Answer these from the Baltimore Beat article below:
1. Who photographed the debut cover story?
2. How long after its launch did the paper close?
3. Besides Patreon donors, which organization supported the relaunched paper?
====== Source passage
Baltimore Beat
- Type: Alternative weekly
- Editor: Lisa Snowden-McCray
- Founded: 2017
- Headquarters: Baltimore, Maryland
- Website: baltimorebeat.com

= Baltimore Beat =

American nonprofit newspaper based in Baltimore

Baltimore Beat is an American nonprofit media outlet based in and focused on Baltimore, Maryland.

==History==
Brandon Soderberg was editor-in-chief of the Baltimore City Paper when Baltimore Sun Media Group announced that it would close the alt weekly. Soderberg made several unsuccessful attempts to save the paper. Eventually, he partnered with publisher, Kevin Naff (of Brown Naff Pitts Omnimedia) to launch a new publication, the Baltimore Beat. Soderberg then recruited former City Paper editor, Lisa Snowden-McCray, to serve as the Beat's editor-in-chief.

Baltimore Beat had initial operating support (accounting, design, and production) from the Washington Blade (which is also published by Naff). In November 2017, two weeks after the final issue of Baltimore City Paper, the first issue of Baltimore Beat was released. The debut cover story was a feature on local activist Erricka Bridgeford, written by Snowden-McCray and photographed by Devin Allen.

Four months after its launch, Baltimore Beat closed due to insufficient advertising revenue. Though he'd initially expressed confidence in their business model, Naff blamed the shortfall on "perception of crime" in Baltimore.

One year after its initial shuttering, Soderberg and Snowden-McCray relaunched the Baltimore Beat as a nonprofit, digital publication focused on "service journalism and high-impact investigative work.". The two founders solicited private donations by setting up a Patreon for the paper. They also received support from the Baltimore Institute for Nonprofit Journalism.
============
====== Records supplied
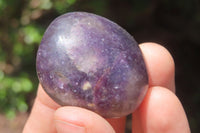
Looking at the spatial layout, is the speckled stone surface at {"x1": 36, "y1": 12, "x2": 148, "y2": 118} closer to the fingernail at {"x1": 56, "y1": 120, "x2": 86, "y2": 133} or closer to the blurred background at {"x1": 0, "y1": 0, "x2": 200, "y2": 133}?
the fingernail at {"x1": 56, "y1": 120, "x2": 86, "y2": 133}

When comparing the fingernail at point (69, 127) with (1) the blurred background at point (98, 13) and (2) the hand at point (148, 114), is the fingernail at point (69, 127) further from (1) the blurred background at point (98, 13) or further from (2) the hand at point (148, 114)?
(1) the blurred background at point (98, 13)

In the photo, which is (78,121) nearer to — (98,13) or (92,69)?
(92,69)

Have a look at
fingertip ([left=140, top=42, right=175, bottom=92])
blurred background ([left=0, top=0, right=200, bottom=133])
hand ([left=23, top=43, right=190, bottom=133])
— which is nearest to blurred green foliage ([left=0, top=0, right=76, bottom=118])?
blurred background ([left=0, top=0, right=200, bottom=133])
============
§ Solution for this task
1. Devin Allen
2. Four months
3. The Baltimore Institute for Nonprofit Journalism